Memory simply cannot sit still. Following the minimal briskness of “Good Times,” longer “His Belly Burst” moves slowly but surely from serenity to anxiety to outright dread as Eno-ish strings are overcome and eventually consumed whole by chugging and growing guitar. “2nd Anniversary” mucks around with empty space disturbed by broad strokes of guitar and reverb before petering off into silence once more. But every expectation about the pace and mood of the album is, now twenty minutes in, subverted and then completely fucked with on the unbelievable “And Ever…,” a song you simply need to hear to believe. And then, continuing the album’s tendency toward consumption and disappearance, the track’s rock ensemble is eventually overwhelmed by a wave of white noise.
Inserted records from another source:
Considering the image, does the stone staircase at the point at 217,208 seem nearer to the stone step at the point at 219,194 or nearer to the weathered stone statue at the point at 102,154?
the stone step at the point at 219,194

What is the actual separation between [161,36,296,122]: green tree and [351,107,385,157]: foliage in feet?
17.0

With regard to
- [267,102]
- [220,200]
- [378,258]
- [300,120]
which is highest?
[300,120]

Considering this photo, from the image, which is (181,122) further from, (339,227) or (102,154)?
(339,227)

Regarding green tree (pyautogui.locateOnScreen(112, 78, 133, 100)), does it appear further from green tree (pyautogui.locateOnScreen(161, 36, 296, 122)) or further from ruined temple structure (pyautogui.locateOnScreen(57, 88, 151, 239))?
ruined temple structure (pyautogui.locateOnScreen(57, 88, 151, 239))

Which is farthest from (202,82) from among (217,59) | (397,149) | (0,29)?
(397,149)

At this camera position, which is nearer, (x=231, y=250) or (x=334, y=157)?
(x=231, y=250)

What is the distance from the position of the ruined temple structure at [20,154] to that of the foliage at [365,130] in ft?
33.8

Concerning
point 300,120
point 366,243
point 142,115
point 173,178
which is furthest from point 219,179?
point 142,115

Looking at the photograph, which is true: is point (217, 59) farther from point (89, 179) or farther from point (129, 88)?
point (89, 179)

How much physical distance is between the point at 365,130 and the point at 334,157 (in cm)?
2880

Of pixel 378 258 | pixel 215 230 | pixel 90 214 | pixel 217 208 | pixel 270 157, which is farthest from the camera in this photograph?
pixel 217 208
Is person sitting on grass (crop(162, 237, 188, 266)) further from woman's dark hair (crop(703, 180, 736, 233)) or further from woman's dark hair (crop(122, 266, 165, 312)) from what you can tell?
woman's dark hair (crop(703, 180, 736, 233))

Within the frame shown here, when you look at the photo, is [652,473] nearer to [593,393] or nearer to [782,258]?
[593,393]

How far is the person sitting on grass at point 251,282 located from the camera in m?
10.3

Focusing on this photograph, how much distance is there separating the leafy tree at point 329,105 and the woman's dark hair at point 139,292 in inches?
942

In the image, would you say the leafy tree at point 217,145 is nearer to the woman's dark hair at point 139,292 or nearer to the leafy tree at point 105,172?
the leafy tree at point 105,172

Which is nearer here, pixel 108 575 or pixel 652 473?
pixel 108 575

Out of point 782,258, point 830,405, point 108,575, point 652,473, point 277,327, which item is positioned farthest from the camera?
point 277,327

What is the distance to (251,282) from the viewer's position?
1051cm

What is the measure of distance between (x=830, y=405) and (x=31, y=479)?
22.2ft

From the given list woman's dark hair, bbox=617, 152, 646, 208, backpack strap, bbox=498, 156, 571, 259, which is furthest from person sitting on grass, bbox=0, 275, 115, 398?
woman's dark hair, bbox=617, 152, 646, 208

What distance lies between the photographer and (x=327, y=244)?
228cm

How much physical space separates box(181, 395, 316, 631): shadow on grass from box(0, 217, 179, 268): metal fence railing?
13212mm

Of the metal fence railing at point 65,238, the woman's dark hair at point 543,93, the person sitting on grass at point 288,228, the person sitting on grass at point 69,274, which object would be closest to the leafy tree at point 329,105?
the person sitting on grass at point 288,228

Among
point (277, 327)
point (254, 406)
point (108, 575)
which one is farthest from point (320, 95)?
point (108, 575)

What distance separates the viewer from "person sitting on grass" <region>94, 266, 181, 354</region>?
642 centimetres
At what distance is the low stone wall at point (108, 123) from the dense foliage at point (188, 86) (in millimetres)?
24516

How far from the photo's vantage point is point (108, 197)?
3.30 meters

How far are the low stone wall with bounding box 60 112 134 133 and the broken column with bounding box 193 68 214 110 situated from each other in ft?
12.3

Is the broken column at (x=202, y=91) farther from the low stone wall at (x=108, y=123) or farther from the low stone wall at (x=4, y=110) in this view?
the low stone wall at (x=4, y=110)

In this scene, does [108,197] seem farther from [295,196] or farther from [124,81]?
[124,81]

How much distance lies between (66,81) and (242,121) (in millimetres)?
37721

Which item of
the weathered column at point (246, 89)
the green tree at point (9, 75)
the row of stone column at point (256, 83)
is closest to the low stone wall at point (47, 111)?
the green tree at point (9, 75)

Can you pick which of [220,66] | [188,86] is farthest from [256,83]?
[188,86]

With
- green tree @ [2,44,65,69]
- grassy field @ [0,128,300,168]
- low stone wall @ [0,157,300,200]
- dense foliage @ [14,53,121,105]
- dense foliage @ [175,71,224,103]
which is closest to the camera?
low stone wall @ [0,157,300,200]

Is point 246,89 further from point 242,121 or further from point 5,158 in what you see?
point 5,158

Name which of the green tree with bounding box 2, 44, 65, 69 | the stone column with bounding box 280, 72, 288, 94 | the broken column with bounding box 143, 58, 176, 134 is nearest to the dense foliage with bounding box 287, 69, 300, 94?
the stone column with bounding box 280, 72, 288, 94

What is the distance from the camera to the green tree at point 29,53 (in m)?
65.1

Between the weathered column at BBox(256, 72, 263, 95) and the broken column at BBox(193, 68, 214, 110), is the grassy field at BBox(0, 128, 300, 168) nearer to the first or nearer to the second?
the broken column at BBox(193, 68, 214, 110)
Later we’re given the fleeting “Nostalgia,” the version of “How This Will End” that DeVotchKa would have written if they lost their flare for drama and had a better knack for subtlety. This is all to say that Memory is about as varied and downright thrilling an album as you’re likely to find in this still-waking year. Conventions are introduced and subsequently dropped, styles appropriated and then subverted, and the result is a record that is thoroughly surprising and never for a second dull.